One of my favorite things about working at Nike is the amazing talent that I'm surrounded by every day. YWe have so much up-and-coming talent and so many people that have been there as long as I have. It's the kind of mix of all that amazing expertise and all that amazing young talent, it's buzzing around you at all times. So that's one thing that helps, you can't not see amazing stuff every day.

Also, we get to travel to some of our global cities. This is probably the third or fourth time I've been to Paris this year. We're really lucky we get to travel all over the world. We go to New York, we go to Asia, we go to Europe, as well, and just soak up the environment, see what the consumers are doing, see what the look of trends are and how they're shifting.

Can you talk a little bit about the types of sneaker cultures you see around the world?
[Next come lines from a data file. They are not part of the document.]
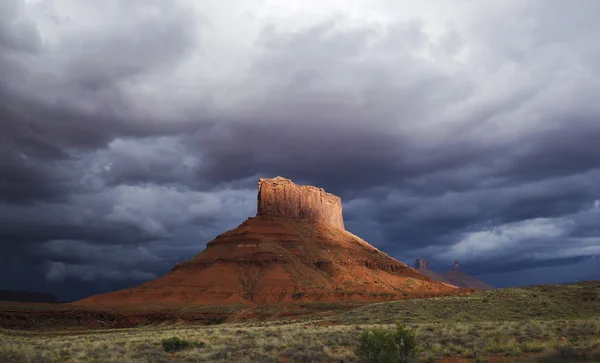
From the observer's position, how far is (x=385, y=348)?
1599 cm

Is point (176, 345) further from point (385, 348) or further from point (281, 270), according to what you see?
point (281, 270)

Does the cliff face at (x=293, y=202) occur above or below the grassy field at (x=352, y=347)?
above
It's different in every city and that's what's exciting. If you go to London, there definitely is a big sneaker culture scene there, and then if you go to Paris, there's a different sneaker culture, and if you go to Seoul, there's another one. It's like looking at how a consumer wears products in different ways that is so interesting, and how you can design for all those different people. Sneaker culture is an amazing thing right now. It's also growing for women and they're starting to find their voice in streetwear and bringing femininity to streetwear, and really affecting how trends are changing and leading in that space. It's a really exciting time to be working on women's product and focusing on that.

Sneaker culture is so rooted online and in social media these days. Do you think a sneaker designer's career trajectory now is any different than when you first started out?

That's a good question. The fact that social media is so prevalent and women are finding their voice through it, I think it's an exciting time to be working in sneakers now. When I started, it was still exciting but it was just different. We didn't have social media. Things are so quick now. People see ideas and they're latching onto stuff so quick and they want newer more often, better and quicker. So I think it's just faster now than it was when I started.

If you had any advice for someone looking to get into footwear design, what would it be?

Follow your dreams and go for it. Work hard and know what you want, and know there's amazing opportunities out there. Come to Nike. It's a great place to work.

This interview has been edited and condensed for clarity.